Nayla Daoun nous accueille dans son bureau totalement rénové. «Savez-vous qui est venu estimer les dégâts, avant même le ministère de l’Éducation? Vincent Gelot, le responsable de l’Œuvre d’Orient au Liban», relève la directrice. L’œuvre d’Orient est une association française, fondée en 1856, dédiée à l’aide aux chrétiens d’Orient.

Des milliers de maisons attendent toujours d’être restaurées. swissinfo.ch

Une nouvelle organisation genevoise

L’Œuvre d’Orient a bénéficié du soutien financier de la fondation suisse Alliance internationale pour la protection du patrimoine dans les zones de conflit (Aliph) pour la réhabilitation de l’École orthodoxe grecque des Trois Docteurs.

«L’Aliph ne compte qu’une douzaine de personnes.

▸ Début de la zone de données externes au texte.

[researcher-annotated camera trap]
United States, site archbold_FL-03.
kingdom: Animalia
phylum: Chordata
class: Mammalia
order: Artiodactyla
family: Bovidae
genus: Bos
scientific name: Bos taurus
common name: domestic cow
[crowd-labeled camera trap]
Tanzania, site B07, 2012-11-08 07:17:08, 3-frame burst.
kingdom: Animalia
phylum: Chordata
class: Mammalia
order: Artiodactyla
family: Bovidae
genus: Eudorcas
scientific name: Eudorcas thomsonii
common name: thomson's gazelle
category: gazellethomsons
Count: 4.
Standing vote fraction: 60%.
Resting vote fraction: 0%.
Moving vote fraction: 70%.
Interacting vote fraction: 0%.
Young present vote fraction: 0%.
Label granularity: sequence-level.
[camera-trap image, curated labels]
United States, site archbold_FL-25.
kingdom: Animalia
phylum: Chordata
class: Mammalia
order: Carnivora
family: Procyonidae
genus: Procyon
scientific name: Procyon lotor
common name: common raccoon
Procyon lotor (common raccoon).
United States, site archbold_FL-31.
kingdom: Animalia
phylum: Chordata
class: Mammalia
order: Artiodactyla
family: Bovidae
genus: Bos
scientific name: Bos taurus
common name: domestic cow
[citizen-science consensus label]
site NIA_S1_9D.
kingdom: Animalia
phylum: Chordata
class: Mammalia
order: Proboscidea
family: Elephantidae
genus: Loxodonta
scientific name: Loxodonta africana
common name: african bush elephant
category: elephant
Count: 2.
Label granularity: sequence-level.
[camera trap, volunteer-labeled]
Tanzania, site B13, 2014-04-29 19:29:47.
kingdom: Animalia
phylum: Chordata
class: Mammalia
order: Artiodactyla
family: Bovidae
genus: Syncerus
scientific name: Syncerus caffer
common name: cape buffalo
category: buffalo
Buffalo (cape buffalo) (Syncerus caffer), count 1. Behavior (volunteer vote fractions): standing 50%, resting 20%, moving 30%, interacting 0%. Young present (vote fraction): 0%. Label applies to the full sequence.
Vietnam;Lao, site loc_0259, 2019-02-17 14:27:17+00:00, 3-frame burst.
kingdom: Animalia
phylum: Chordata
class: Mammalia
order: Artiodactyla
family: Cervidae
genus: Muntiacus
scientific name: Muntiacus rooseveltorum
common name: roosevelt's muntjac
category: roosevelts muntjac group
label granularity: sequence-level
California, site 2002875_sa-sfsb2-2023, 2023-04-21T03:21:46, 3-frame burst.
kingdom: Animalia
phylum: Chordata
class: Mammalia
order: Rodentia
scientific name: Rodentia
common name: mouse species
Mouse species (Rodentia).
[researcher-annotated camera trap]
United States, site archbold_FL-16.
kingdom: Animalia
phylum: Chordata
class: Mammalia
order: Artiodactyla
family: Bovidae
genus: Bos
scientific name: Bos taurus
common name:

Notre mission est d’aller sur le terrain à l’écoute des besoins, d’identifier des projets dans des pays en conflit ou en crise, comme le Liban, et de les soutenir financièrement. Nous sommes actifs dans une trentaine de pays, appuyant 150 projets», explique Valéry Freland, le directeur exécutif de l’Aliph.

Ce diplomate français, ancien conseiller diplomatique du ministère de la Culture et de la Communication, ancien consul général à Boston, est responsable de la mise en œuvre, de la stratégie et de la gestion de cette nouvelle organisation internationale basée à Genève.  

Réhabilitation de la cathédrale Saint-Georges 

La création de l’Aliph est née à la suite d’une conférence organisée à Abu Dhabi en décembre 2016, sur le thème «Comment protéger le patrimoine en danger?», organisée par la France, les Émirats arabes unis et l’UNESCO. Récemment, après le déclenchement de la guerre en Ukraine, l’Aliph a rapidement débloqué deux millions de dollars pour la protection d’urgence du patrimoine de ce pays, et notamment pour mettre des œuvres d’art à l’abri. Au Liban, la fondation est intervenue sur 18 projets depuis 2020, investissant 2,5 millions de dollars.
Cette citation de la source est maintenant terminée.